Source records
══════════
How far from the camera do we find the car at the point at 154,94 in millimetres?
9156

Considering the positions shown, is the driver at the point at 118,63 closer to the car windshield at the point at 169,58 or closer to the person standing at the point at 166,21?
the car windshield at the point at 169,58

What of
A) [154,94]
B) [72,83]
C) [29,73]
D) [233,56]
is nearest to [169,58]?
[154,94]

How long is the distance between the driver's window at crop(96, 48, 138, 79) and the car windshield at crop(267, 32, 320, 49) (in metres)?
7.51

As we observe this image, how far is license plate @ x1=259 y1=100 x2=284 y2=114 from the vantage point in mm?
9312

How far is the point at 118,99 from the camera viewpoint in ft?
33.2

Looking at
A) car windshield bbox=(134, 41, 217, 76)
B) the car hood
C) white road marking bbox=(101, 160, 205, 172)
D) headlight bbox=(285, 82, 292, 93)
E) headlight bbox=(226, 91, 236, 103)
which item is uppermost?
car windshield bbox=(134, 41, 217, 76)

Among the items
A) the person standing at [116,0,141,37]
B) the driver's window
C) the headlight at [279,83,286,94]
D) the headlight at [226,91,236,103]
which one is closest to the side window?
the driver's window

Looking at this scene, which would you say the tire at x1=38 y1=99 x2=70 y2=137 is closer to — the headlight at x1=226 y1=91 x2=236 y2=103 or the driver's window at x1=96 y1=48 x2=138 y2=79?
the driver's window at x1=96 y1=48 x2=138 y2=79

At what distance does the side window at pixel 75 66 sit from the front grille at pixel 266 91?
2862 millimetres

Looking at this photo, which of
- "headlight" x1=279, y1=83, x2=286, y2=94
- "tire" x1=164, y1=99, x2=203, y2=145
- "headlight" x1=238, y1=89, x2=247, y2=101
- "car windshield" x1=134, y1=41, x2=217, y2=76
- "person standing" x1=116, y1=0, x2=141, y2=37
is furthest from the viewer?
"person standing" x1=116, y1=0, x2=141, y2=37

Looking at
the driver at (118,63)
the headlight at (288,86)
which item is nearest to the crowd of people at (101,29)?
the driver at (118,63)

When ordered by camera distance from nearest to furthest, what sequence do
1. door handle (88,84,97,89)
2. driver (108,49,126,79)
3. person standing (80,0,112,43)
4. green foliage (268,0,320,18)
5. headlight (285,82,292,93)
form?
══════════
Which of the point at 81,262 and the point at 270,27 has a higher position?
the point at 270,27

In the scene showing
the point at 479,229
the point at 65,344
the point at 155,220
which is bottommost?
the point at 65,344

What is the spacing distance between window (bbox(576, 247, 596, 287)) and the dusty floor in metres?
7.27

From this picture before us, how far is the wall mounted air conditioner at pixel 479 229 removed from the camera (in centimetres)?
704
══════════
GOAL: Pull out every line of the records that contains the word "window", and copy each one unchanged.

SOLUTION:
How long is the distance between the driver's window at crop(96, 48, 138, 79) and the car windshield at crop(267, 32, 320, 49) (in metres)?
B) the driver's window
which one is closest to the side window?
the driver's window
Looking at this scene, which would you say the tire at x1=38 y1=99 x2=70 y2=137 is closer to — the headlight at x1=226 y1=91 x2=236 y2=103 or the driver's window at x1=96 y1=48 x2=138 y2=79?
the driver's window at x1=96 y1=48 x2=138 y2=79
At what distance does the side window at pixel 75 66 sit from the front grille at pixel 266 91?
What is the spacing distance between window (bbox(576, 247, 596, 287)) and the dusty floor in metres?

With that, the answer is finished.